The obvious mistakes we see people making is to only size for the raw data. You also need to size for:
- Indexes. These can be 20% to 100% of the data size, depending on how heavily indexed. A database that is used for both OLTP and relational reporting (and is tuned) is likely to be heavily indexed. A data warehouse that just exists to load a cube, might not have any indexes on it at all!!
- TempDB. How to size TempDB is a topic in itself, but as a rough rule of thumb, you’ll need to store at least 1.5 to 2 times your largest table (or partition) in TempDB.
- Backup and General Space. You are going to need somewhere to back up your SQL Server, or restore from. You may also need more than one full copy to be stored. How much space you need can depend on if your backups are compressed, but in a lot of cases the space required is 2 or more times the database + index size. The good news it that this “general” storage space does not often need top of the range performance, so use of near line storage in RAID 5 can save buckets.
- OLAP If you have cubes, then these need to be sized. A cube can 15% to 100% of the size of the data warehouse, and you may need multiple copies. Often, cubes don’t need as terribly performant storage if queries are served from RAM.
- Data Processing. Its not uncommon to have ETL processes drop files or pick files up from a SQL Server and this requires both space and a drive letter allocated. You can’t really put this on the same volume as SQL Data files or you will get fragmentation.
2. Throughout
Throughput is how fast do I need the IO to be or rate of transfer. This is typically measures in IOP’s which is the windows perfmon counter “Logical Disk\Disk Transfers per Sec” or it can also be measured in MB/Sec.
Usually, we measure how many 64k random read/write IO’s we need per second at the correct latency (8-20ms) for data files.
An exception to this is sometimes when designing data warehouses, we speak in terms of MB/Sec. The reasoning here is that a lot of research has gone into Microsoft’s “Fast Track” design for data warehouses that estimate a single CPU can consume about 200 MB/Sec sequential reads. While a full blown “fast Track” design might be too expensive for most Irish pockets, the underlying principles and estimator calculations are still really useful for sizing.
http://www.microsoft.com/sqlserver/2008/en/us/fasttrack.aspx
3. Latency
This is how responsive do I need the disks to be and is measured by the perfmon counter “Logical Disk\Avg Secs per Transfer”. SQL Server is very prescriptive here:
- Data Files need 8-20ms latency
- Log files need 1-5ms latency
The exception to this is data warehouses where we accept higher latency (8-50ms).

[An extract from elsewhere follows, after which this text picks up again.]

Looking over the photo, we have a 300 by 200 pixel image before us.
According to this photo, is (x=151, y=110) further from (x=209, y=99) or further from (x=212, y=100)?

The reasoning is very simple – if a query is going to take 30 seconds to scan millions of rows then having to wait 50ms to get started isn’t going to loose anyone any sleep …
3. Service Levels
This is how resilient do we need the storage to be:
- Do we need the throughput and Latency guaranteed 9-5 or 24×7
- What throughput and Latency can we accept during a disk failure event
- What throughput and Latency can we accept during a backup event.
- Following a failover to DR site what storage throughput and latency do you expect (or is this all bets are off!)
As an example, imagine if you have a 24×7 SQL Server on RAID 5 and a disk blows and will take eight hours to rebuild. What if the IOPS drops from 1,000 to 500 during the rebuild and latency goes from 8ms to 60ms? This could mean that this event is technically an outage for eight hours. if a disk blows a few times a year you will have lots of outages. Therefore the requirements should state “we need 1,000 IOPS and 8ms latency DURING a disk failure event”, or “We can accept 800 IOPS and 10ms latency during a disk failure event”. This will help the storage designer make the correct choice on configuration. For example he may use 15 spindles on RAID 5 rather than 8 to ensure requirements are met, or he may change from RAID 5 to RAID 6. If you don’t specify the requirements, you can’t really blame the storage designer or Vendor for not meeting them!!
For a real mission critical SQL Server, i would run the “SQLIO” test during these conditions to baselines expectations and check requirements met.
Bottom line is Service Levels is the stick that you use to get the storage designer to over spec the IO requirements from the basic requirements 😉 It will raise the cost of course.